O acampamento ‘Terra Livre 2017’ reúne em Brasília, na Esplanada dos Ministérios, mais de quatro mil indígenas de todo o Brasil. Observadores do mundo inteiro estão acompanhando as diversas atividades políticas que estão realizando de forma ordeira e pacífica. O ‘Terra Livre’ é uma mobilização nacional que é realizada todo ano, a partir de 2004, para tornar visível a situação dos direitos indígenas e reivindicar do Estado brasileiro o atendimento das demandas e reivindicações dos povos indígenas.
É organizado em nível nacional pela Articulação dos Povos Indígenas do Brasil – APIB, que é uma instância de aglutinação e referência nacional do movimento indígena no Brasil formada pela Articulação dos Povos Indígenas do Nordeste, Minas Gerais e Espírito Santo (APOINME), Articulação dos Povos Indígenas do Pantanal e Região (ARPIPAN), Articulação dos Povos Indígenas do Sudeste (ARPINSUDESTE), Articulação dos Povos Indígenas do Sul (ARPINSUL), Grande Assembleia do povo Guarani (ATY GUASSÚ) e Coordenação das Organizações Indígenas da Amazônia Brasileira (COIAB).

------------

Tarefa | Transcreva integralmente, sem qualquer alteração, o texto acima sobre o acampamento Terra Livre 2017.

Bloco de dados |
------------

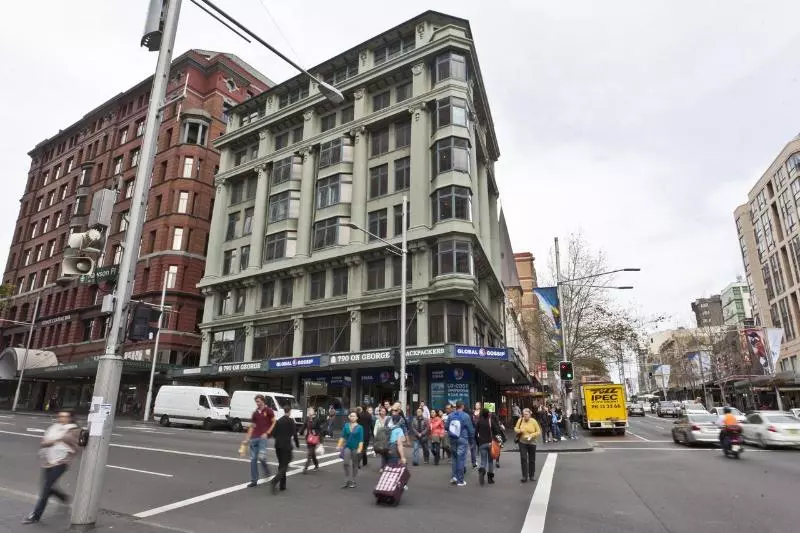 فندق صغير 790 On George Backpackers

------------

Resultado do exercício |
O acampamento ‘Terra Livre 2017’ reúne em Brasília, na Esplanada dos Ministérios, mais de quatro mil indígenas de todo o Brasil. Observadores do mundo inteiro estão acompanhando as diversas atividades políticas que estão realizando de forma ordeira e pacífica. O ‘Terra Livre’ é uma mobilização nacional que é realizada todo ano, a partir de 2004, para tornar visível a situação dos direitos indígenas e reivindicar do Estado brasileiro o atendimento das demandas e reivindicações dos povos indígenas.
É organizado em nível nacional pela Articulação dos Povos Indígenas do Brasil – APIB, que é uma instância de aglutinação e referência nacional do movimento indígena no Brasil formada pela Articulação dos Povos Indígenas do Nordeste, Minas Gerais e Espírito Santo (APOINME), Articulação dos Povos Indígenas do Pantanal e Região (ARPIPAN), Articulação dos Povos Indígenas do Sudeste (ARPINSUDESTE), Articulação dos Povos Indígenas do Sul (ARPINSUL), Grande Assembleia do povo Guarani (ATY GUASSÚ) e Coordenação das Organizações Indígenas da Amazônia Brasileira (COIAB).